The study found that the 13-year increase in fresh-water discharge of 540 cubic kilometers was mostly due to rapid evaporation from the oceans, which led to more rainfall on land. Only 10% of the increase in discharge could be attributed to melting ice sheets in Greenland and the Antarctic, although those sources are expected to be a growing proportion as earth’s temperatures rise, Famiglietti said.

Other causes for the rise in river flows include melting glaciers and permafrost on land, and practices such as groundwater pumping for irrigation.

‘Given the importance of water and the impact of climate change, we need a comprehensive global monitoring network that can measure water stocks and fluxes,’ Famiglietti said. ‘We need ground-based measurements of snow, ice, permafrost, lake levels, river flows, soil moisture and groundwater levels. We need dedicated satellite missions. The technology is all there. We just need to make the investment in the ground, and in remote observations, and in the predictive models to synthesize them.’
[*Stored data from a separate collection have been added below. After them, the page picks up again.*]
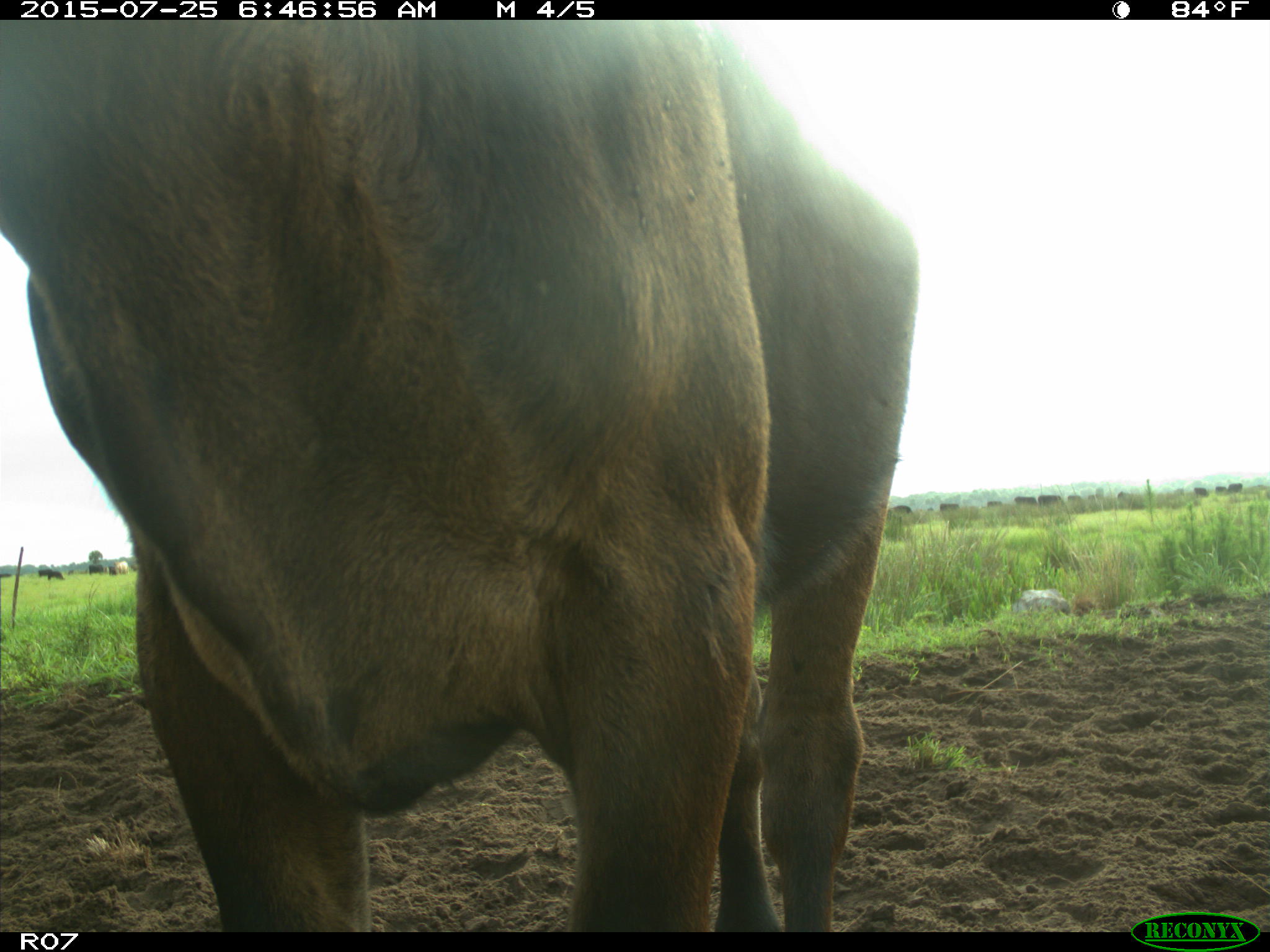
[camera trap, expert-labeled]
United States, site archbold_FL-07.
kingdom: Animalia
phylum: Chordata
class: Mammalia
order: Artiodactyla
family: Bovidae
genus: Bos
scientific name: Bos taurus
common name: domestic cow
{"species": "Bos taurus (domestic cow)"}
The lead author on the paper, which was funded by NASA, is Tajdarul Syed of the Indian School of Mines, who did most of the research as a graduate student and postdoctoral associate under Famiglietti. Other authors are Don Chambers of the University of South Florida, Joshua Willis of the Jet Propulsion Laboratory in Pasadena, and Kyle Hilburn of Remote Sensing Systems in Santa Rosa, CA.